Congress' official scorekeeper has downgraded the number of people it expects to buy Obamacare plans this year, saying many instead will purchase coverage outside the new insurance marketplaces.
In a new budget outlook released Monday, the Congressional Budget Office said 13 million people are expected to buy plans through the Affordable Care Act's exchanges this year, down from 21 million customers it projected last year. Eleven million of those covered will be eligible for need-based subsidies while 2 million won't be eligible, the agency estimated.
The new numbers are closer to enrollment goals set this year by the Obama administration, which said it hopes for 10 million paying Obamacare customers at the end of the third enrollment season. Officials set their goal much lower than what the CBO had projected in March, when it said an estimated 21 million would sign up in 2016.
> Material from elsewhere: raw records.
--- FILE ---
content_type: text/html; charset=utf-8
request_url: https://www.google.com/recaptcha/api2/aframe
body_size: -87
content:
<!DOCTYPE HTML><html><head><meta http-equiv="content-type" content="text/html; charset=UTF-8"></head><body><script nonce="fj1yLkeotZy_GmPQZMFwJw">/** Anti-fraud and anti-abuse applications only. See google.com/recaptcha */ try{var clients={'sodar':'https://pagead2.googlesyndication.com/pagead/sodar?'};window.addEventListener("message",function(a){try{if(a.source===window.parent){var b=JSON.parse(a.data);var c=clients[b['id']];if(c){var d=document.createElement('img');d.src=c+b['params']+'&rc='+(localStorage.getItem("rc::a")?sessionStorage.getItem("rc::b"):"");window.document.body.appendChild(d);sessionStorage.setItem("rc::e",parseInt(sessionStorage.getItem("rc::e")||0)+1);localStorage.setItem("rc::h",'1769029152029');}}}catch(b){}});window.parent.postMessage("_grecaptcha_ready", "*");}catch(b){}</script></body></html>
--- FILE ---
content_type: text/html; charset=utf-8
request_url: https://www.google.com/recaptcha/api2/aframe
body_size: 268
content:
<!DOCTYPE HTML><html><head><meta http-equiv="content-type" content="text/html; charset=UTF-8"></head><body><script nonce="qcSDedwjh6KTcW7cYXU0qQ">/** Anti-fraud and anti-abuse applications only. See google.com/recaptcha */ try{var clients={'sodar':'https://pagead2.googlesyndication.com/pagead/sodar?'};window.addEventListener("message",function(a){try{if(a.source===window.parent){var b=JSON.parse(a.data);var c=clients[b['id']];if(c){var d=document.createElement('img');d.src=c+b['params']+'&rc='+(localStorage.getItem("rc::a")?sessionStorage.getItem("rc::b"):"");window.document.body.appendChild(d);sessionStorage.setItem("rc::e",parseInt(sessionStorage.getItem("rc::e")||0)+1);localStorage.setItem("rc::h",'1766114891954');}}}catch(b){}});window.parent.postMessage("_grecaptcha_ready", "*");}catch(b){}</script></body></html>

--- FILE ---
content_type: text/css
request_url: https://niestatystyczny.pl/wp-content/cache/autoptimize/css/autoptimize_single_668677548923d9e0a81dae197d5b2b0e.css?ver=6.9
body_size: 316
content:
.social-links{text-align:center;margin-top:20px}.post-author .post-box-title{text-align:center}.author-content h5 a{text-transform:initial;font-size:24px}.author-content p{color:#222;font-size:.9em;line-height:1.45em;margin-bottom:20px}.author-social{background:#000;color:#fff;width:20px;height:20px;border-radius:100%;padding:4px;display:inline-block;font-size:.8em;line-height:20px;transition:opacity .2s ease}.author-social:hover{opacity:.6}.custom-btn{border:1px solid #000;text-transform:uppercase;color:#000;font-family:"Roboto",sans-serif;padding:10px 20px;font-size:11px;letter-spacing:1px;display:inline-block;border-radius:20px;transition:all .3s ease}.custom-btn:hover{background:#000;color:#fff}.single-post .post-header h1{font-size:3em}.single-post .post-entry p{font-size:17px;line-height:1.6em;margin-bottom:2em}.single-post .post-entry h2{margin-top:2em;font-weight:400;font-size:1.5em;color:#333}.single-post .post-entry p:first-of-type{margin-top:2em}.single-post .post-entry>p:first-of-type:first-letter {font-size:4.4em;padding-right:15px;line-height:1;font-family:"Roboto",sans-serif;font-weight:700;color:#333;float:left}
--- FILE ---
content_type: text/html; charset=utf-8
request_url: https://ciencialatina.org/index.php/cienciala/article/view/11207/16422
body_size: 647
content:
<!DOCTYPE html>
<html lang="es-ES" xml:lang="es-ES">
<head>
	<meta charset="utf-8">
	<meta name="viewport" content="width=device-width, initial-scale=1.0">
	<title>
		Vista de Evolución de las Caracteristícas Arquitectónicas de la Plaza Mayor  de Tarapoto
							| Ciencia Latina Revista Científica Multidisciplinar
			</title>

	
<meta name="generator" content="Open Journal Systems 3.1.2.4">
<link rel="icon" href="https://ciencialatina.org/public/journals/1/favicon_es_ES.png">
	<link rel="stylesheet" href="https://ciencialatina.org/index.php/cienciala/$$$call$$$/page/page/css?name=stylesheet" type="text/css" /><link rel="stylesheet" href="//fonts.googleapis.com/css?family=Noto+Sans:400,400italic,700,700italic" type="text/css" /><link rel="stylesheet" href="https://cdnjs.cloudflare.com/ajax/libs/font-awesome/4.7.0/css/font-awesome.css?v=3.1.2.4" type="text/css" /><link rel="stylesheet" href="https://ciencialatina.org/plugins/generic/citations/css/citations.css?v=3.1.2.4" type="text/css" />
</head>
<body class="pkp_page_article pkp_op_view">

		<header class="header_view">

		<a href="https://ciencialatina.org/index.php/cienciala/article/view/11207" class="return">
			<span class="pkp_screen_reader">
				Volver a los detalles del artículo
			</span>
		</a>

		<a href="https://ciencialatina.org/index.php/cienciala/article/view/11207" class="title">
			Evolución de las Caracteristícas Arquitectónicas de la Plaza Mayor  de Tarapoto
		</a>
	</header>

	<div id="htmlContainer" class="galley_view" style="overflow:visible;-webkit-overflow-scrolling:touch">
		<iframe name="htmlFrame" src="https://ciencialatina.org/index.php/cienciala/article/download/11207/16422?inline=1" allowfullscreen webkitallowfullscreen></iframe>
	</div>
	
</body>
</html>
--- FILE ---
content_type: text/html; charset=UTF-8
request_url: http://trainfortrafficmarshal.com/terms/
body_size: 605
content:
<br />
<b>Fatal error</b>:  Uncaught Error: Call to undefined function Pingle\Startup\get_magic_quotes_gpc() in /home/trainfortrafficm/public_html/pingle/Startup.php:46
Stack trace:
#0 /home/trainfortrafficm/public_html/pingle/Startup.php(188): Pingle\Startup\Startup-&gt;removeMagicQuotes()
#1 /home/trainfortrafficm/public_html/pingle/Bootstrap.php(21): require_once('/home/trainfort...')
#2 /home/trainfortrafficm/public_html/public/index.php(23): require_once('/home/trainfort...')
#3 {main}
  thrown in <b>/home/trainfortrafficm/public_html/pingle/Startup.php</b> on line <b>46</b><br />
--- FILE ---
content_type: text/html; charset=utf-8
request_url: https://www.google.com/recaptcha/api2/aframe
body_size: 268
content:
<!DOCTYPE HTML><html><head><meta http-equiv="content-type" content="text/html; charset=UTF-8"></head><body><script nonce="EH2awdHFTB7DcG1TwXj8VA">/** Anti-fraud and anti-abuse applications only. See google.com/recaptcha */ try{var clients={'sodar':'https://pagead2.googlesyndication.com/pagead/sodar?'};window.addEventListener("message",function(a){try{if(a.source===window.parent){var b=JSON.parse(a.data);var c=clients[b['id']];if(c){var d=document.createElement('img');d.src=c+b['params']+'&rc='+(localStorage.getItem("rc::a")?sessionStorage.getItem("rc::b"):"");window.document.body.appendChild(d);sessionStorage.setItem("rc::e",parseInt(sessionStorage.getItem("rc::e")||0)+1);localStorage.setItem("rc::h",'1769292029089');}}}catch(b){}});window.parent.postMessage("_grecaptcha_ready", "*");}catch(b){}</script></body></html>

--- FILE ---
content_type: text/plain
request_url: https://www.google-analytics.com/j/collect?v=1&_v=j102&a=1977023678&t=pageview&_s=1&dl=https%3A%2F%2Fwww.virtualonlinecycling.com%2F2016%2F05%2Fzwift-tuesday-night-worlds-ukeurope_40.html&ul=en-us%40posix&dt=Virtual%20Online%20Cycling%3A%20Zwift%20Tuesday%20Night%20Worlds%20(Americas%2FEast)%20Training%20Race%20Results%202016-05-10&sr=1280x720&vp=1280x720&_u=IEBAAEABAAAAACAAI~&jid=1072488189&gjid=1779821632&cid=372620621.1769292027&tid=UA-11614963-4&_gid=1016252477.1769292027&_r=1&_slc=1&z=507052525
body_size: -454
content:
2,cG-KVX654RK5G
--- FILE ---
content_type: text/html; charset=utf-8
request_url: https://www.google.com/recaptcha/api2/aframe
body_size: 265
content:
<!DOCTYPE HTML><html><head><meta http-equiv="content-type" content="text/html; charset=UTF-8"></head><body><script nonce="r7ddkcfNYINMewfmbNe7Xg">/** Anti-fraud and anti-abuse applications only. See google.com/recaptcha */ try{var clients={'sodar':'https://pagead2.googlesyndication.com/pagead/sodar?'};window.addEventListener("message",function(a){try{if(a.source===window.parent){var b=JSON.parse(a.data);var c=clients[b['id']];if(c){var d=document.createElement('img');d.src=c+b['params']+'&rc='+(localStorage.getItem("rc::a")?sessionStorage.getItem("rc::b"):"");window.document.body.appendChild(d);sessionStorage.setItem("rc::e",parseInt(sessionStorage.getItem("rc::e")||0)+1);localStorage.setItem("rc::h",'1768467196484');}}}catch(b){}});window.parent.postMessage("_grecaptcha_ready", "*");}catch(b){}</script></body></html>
The budget office said Monday it has downgraded its enrollment estimate partly because it expects more people not eligible for the income-based subsidies to buy plans outside the Obamacare exchanges. In March, the agency will release a fuller update of its enrollment expectations.
The agency also said that over the next decade the federal government will spend 4 percent more on Medicaid, the health insurance program for the poor, than it projected in August. Now, Medicaid spending is expected to reach $187 billion over the next 10 years.
That's because CBO now expects more spending on newly eligible Obamacare enrollees than originally anticipated, saying 14.5 million Americans eligible for Medicaid under the healthcare law will enroll in the program in 2025 instead of 11.5 million as last estimated.
Obamacare enrollment ends in just six days, on Jan. 31, unless the administration prolongs the signup season due to a blizzard in the Northeastern U.S.